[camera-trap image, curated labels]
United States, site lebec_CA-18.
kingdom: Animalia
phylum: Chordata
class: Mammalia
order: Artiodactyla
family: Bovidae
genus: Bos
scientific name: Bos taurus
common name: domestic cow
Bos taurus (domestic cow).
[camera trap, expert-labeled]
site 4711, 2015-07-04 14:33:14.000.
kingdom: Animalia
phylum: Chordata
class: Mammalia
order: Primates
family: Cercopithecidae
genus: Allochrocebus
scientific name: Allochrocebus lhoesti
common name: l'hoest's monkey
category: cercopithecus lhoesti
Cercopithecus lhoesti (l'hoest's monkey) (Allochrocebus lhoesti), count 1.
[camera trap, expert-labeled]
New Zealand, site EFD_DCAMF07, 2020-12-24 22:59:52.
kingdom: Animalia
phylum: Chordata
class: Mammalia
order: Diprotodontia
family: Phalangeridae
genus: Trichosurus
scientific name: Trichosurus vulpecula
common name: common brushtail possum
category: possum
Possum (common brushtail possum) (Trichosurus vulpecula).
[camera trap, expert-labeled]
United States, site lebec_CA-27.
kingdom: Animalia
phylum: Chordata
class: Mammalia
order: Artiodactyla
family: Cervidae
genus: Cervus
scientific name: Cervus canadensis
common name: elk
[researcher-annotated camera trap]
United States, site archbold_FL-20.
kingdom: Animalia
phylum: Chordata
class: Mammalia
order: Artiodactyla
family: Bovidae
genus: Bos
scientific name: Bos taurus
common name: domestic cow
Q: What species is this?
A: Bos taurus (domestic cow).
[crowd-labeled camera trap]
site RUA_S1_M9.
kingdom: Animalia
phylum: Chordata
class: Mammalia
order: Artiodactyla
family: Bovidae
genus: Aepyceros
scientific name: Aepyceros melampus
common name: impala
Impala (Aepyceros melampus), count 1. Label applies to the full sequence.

## INSTRUCTIONS TO FOLLOW
Print out every record again, exactly and in full.

## SOLUTION FOR THIS PROBLEM
[camera-trap image, curated labels]
United States, site lebec_CA-18.
kingdom: Animalia
phylum: Chordata
class: Mammalia
order: Artiodactyla
family: Bovidae
genus: Bos
scientific name: Bos taurus
common name: domestic cow
Bos taurus (domestic cow).
[camera trap, expert-labeled]
site 4711, 2015-07-04 14:33:14.000.
kingdom: Animalia
phylum: Chordata
class: Mammalia
order: Primates
family: Cercopithecidae
genus: Allochrocebus
scientific name: Allochrocebus lhoesti
common name: l'hoest's monkey
category: cercopithecus lhoesti
Cercopithecus lhoesti (l'hoest's monkey) (Allochrocebus lhoesti), count 1.
[camera trap, expert-labeled]
New Zealand, site EFD_DCAMF07, 2020-12-24 22:59:52.
kingdom: Animalia
phylum: Chordata
class: Mammalia
order: Diprotodontia
family: Phalangeridae
genus: Trichosurus
scientific name: Trichosurus vulpecula
common name: common brushtail possum
category: possum
Possum (common brushtail possum) (Trichosurus vulpecula).
[camera trap, expert-labeled]
United States, site lebec_CA-27.
kingdom: Animalia
phylum: Chordata
class: Mammalia
order: Artiodactyla
family: Cervidae
genus: Cervus
scientific name: Cervus canadensis
common name: elk
[researcher-annotated camera trap]
United States, site archbold_FL-20.
kingdom: Animalia
phylum: Chordata
class: Mammalia
order: Artiodactyla
family: Bovidae
genus: Bos
scientific name: Bos taurus
common name: domestic cow
Q: What species is this?
A: Bos taurus (domestic cow).
[crowd-labeled camera trap]
site RUA_S1_M9.
kingdom: Animalia
phylum: Chordata
class: Mammalia
order: Artiodactyla
family: Bovidae
genus: Aepyceros
scientific name: Aepyceros melampus
common name: impala
Impala (Aepyceros melampus), count 1. Label applies to the full sequence.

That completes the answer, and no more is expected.